McAdams has a typical LDS upbringing, but with atypical results. A West Bountiful native, he served a church mission in the slums of Sao Paulo, Brazil. There, he had a unique conversion experience. It was his own, to the political left. “The inequality I saw in Brazil made me come away from it with a need to dedicate myself to public service,” McAdams says. “It’s really where I became a Democrat.”

McAdams first got his taste for politics at the University of Utah’s Hinckley Institute of Politics, which helped him land an internship at the White House press office during the Clinton administration. His work there would later lead to a job in 1999 as part of the advance team for the Clintons traveling abroad. McAdams coordinated with local media in a Kosovo refugee camp and helped arrange a meeting in Jerusalem between then-First Lady Hillary Clinton and Yasser Arafat’s wife, Suha.

McAdams, by this time, was a political junkie. Finishing his education at the University of Utah in 2000, McAdams ran an unusual, but successful, campaign for student body president.

“I made a coalition of groups not normally represented by student politics,” says McAdams, who allied “outsider” students groups like ethnic and married students’ organizations that carried him to office without plying the usual frat-boy voting block.

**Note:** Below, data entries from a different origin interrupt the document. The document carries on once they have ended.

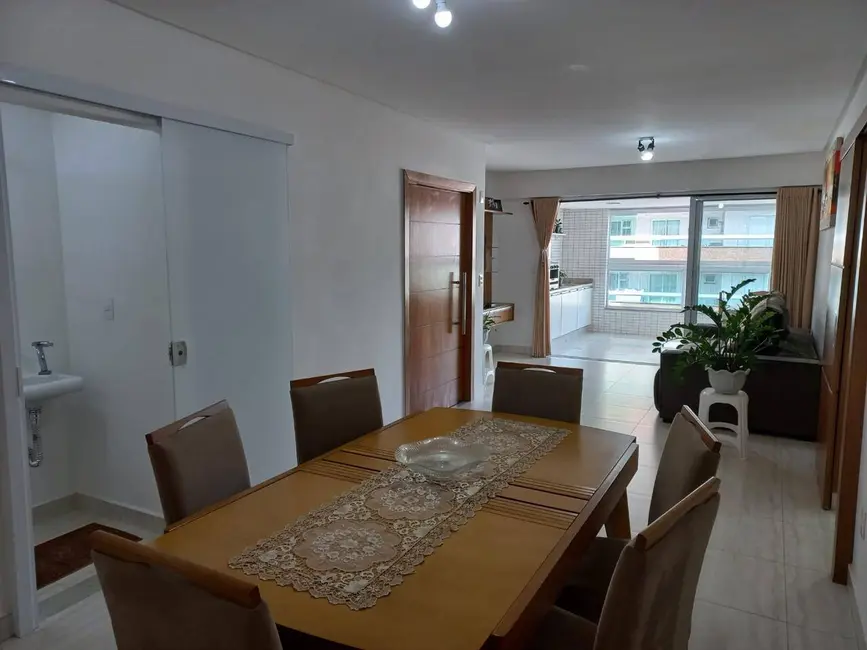 Foto 4 de Apartamento com 3 quartos à venda em Caiçara, Praia Grande - SP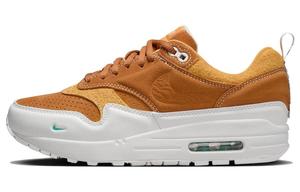Кроссовки женские Air Max 1 Serena Williams Design Crew Women's Nike, оранжевый/белый
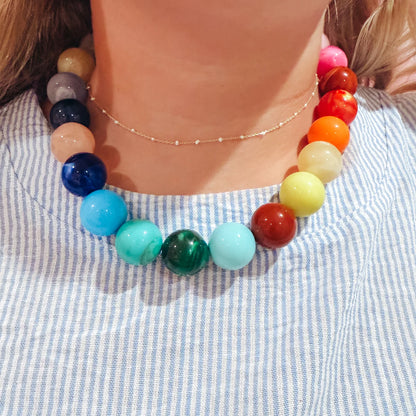 Candy Dot Necklaces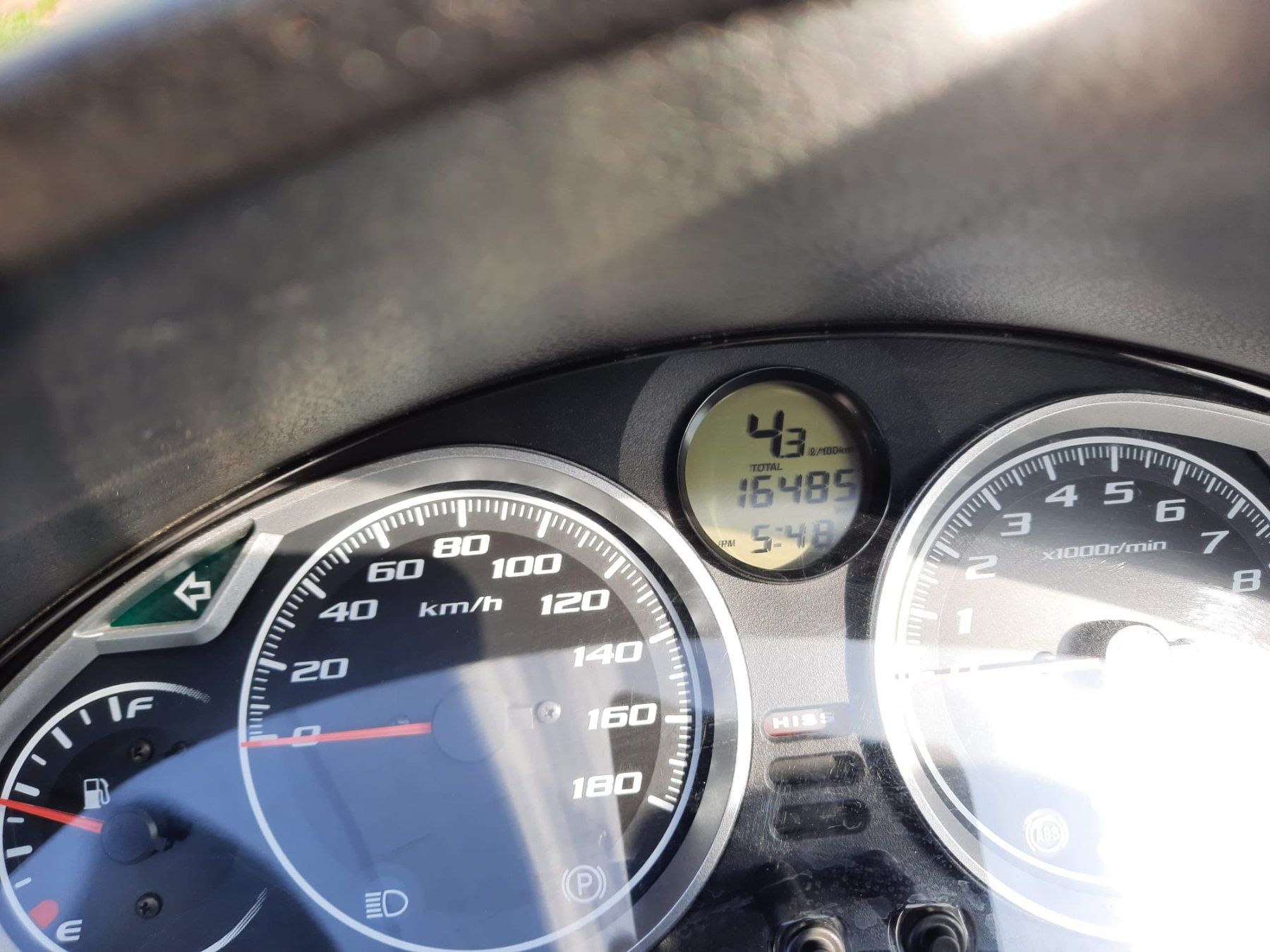 Honda Strada: Honda FJS Silver Wing Roller – Usato da Oftringen venduto da ritabert 6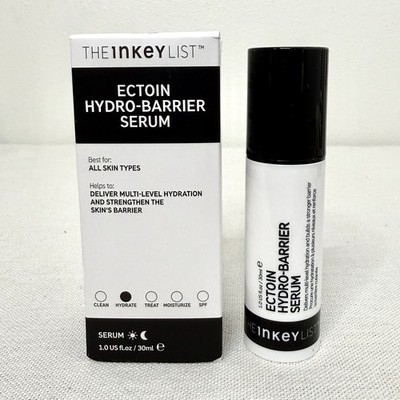 THE INKEY LIST Ectoin Hydro-Barrier Serum 1 oz/30mL New In Box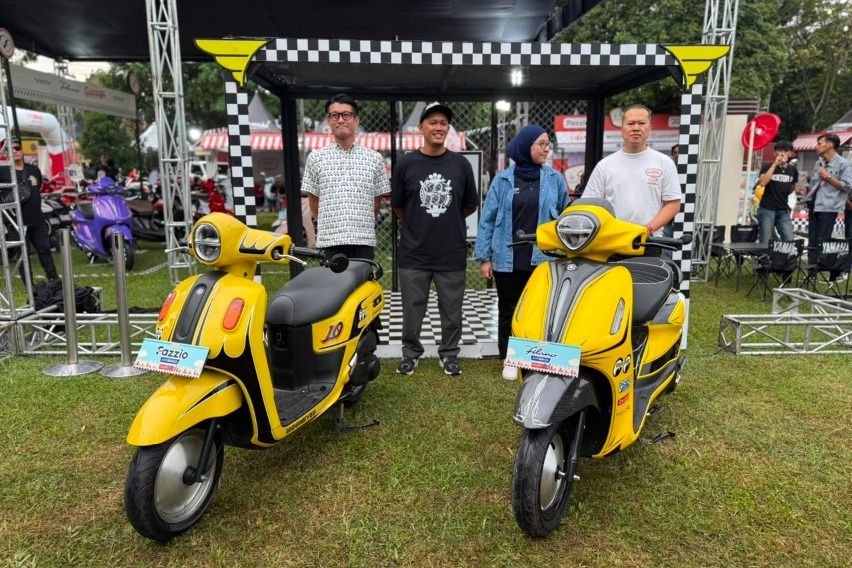 Duo Classy Yamaha Fazzio dan Filano Laris Manis di Jawa Barat, Ini Alasannya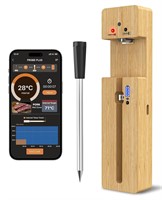 NEW $68 Smart Digital Bluetooth Meat Thermometer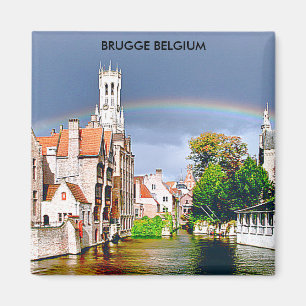 BRUGGE BELGIUM MAGNEET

“One of our platforms was to get a child-care center put in the university,” McAdams says. “We found a lot of the budget was used for parties and events, and so we lobbied to use some funds to help set up a day-care center for students who had children. For a lot of student parents [at that time], it came down to choosing between school or family.” The daycare program was a success and even has been expanded since McAdams graduated.

McAdams helped work on several campaigns and later received his law degree from New York’s Columbia University in 2003. He spent the next four years working at a Wall Street law firm. McAdams is now back in Salt Lake City where he has been practicing as an attorney and teaching at the University of Utah’s S.J. Quinney College of Law.

McAdams denies having further political ambitions, and is focusing simply on his upcoming tenure in the Becker administration.

“I worked in New York City for four years and walked away from a very high-paying position because I didn’t forget about my community. Working for Becker is an ideal position for me to do that.”